Friday, September 22, 2006

Choosing Color

Mikaela writes:
Last night driving home, I heard the NPR story about the experimental tanning cream that induces an actual tan -- it's not a dye -- it triggers your skin cells to tan as though they've been in the sun. Here's a quote from the Harvard researcher:

"I will confess I suspected we might see some darkening," says Fisher. "But I was fairly shocked that it was as efficient and complete as what we actually saw."

After several weeks, of applying every day, the mice became really tan.

Fisher was surprised at how dark. "Seriously brown, dark brown, and even black," he says. "It [was] difficult to distinguish from mice born with dark skin."

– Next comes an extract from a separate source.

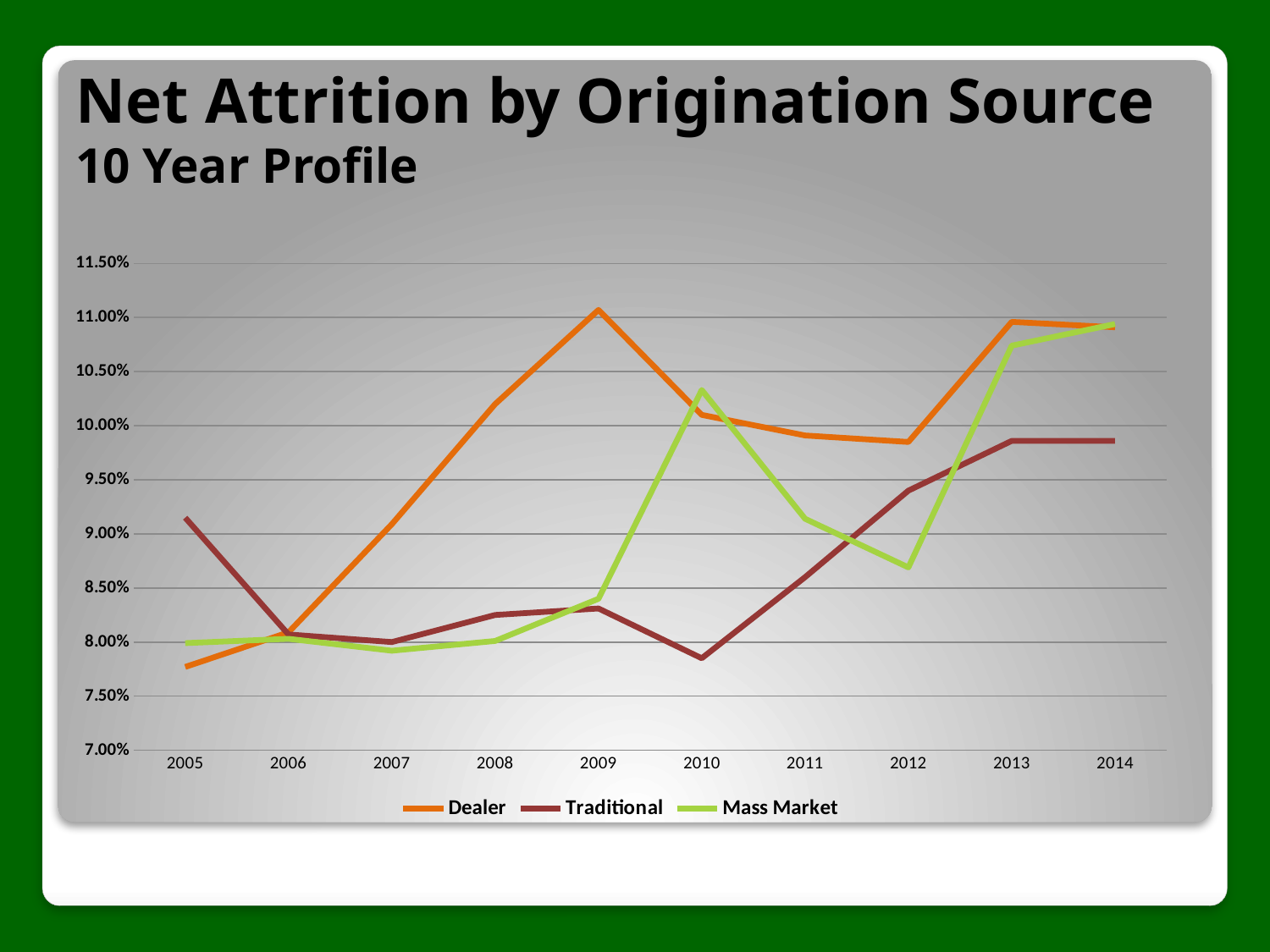
In 2011, which is larger: the Dealer value or the Mass Market value? Dealer Is the Mass Market value for 2012 greater or less than 9.00%? less What kind of chart is shown on the slide? Line chart How many years are shown on the x axis? 10 Does the Traditional series rise or fall from 2010 to 2014? Rise In 2005, which is larger: the Traditional value or the Dealer value? Traditional How many series does the legend list? 3 In which year does the Traditional series reach its lowest value? 2010 In which year does the Dealer series reach its highest value? 2009 Is the Traditional value for 2005 greater or less than 9.00%? greater Is the Dealer value for 2009 greater or less than 10.50%? greater Which series is the lowest in 2005? Dealer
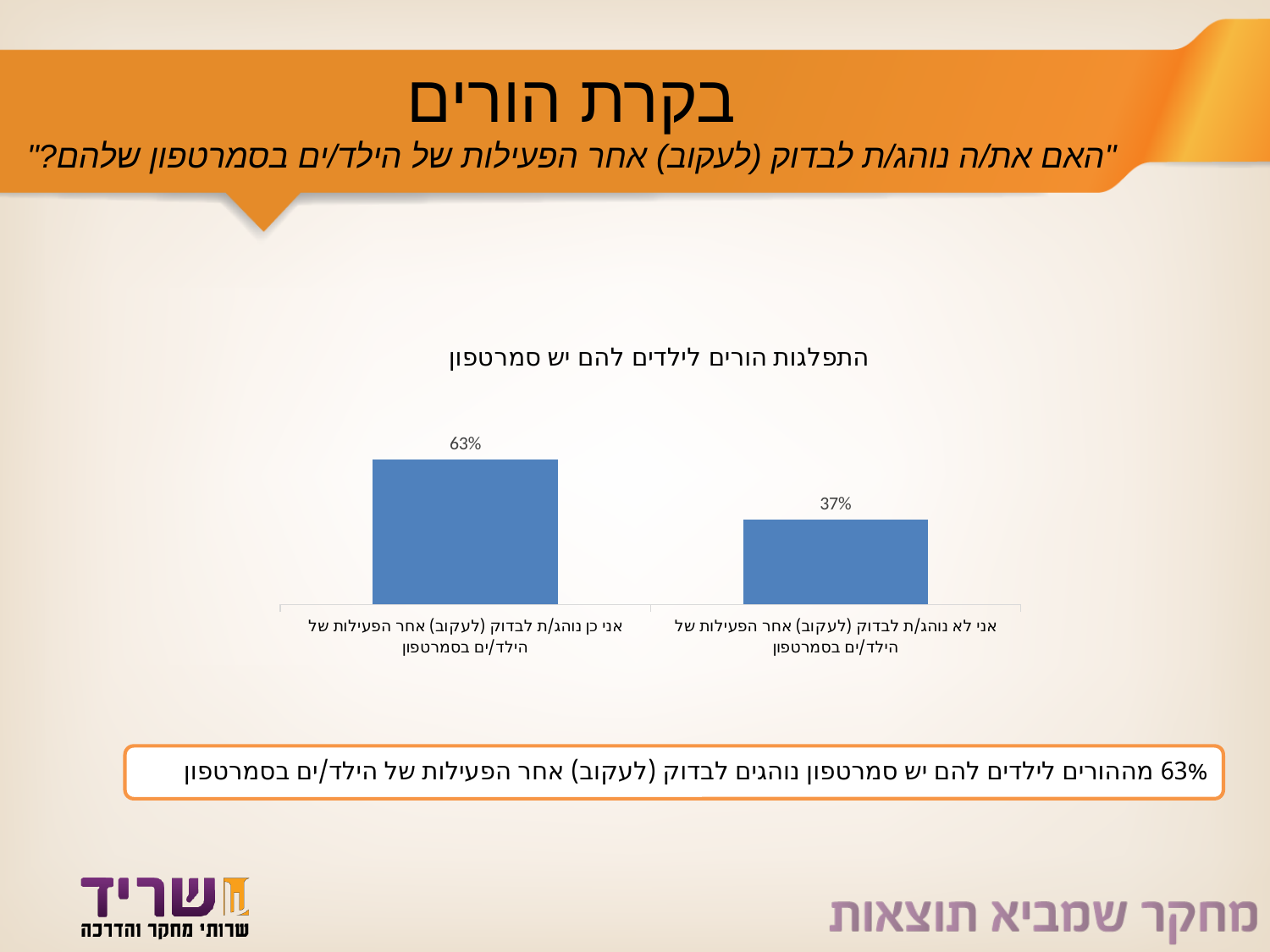
What is the difference between the value for parents who do check their children's smartphone activity and those who do not? 26% What is the value for the category "אני לא נוהג/ת לבדוק (לעקוב) אחר הפעילות של הילד/ים בסמרטפון"? 37% What is the title of the chart? התפלגות הורים לילדים להם יש סמרטפון What colour are the bars in the chart? Blue Which category has the lowest value? אני לא נוהג/ת לבדוק (לעקוב) אחר הפעילות של הילד/ים בסמרטפון How many categories are shown in the chart? 2 Which is larger: the value for parents who do check their children's smartphone activity or the value for those who do not? אני כן נוהג/ת לבדוק (לעקוב) אחר הפעילות של הילד/ים בסמרטפון Which category has the highest value? אני כן נוהג/ת לבדוק (לעקוב) אחר הפעילות של הילד/ים בסמרטפון What is the total of the two values shown in the chart? 100% What is the value for the category "אני כן נוהג/ת לבדוק (לעקוב) אחר הפעילות של הילד/ים בסמרטפון"? 63% What kind of chart is shown on the slide? Bar chart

Suddenly, I'm having visions of people choosing their skin color, getting darker or lighter for ... a party, for a business meeting, for a mortgage application meeting?

Once the barrier to be different colors is removed, maybe the new fad will be patterns -- the all-over skin tatoo (remember falling asleep on the beach reading a book and getting an embarrassing sunburn all around its edges?).

It's Dr. Seuss' Sneetches all over again. You remember the story. (I had it on a record, with Horton Hatches the Egg.) Mr. Sylvester McMonkey McBean, the fix-it-up chappy, comes to town with a new machine to put blue stars on bellies. Half the sneetches line up and pay. But then all the Sneetches want stars, so they all get stars, but then having a star is blase, so Mr. Sylvester McMonkey McBean fixes up his machine to remove the blue stars for even more money. This cycle goes on and on until no one has any money, and Mr. McBean leaves town. The Sneeches realize:
"neither the Plain nor the Star-Bellies knew
Whether this one was that one or that one was this one.
Or which one was what one or what one was who."
Could it ever happen with skin color? We just took a giant step toward "Go" and rest assured companies are signing up to collect their $200.

Now if we could only invent a religion machine... then where would our prejudices be?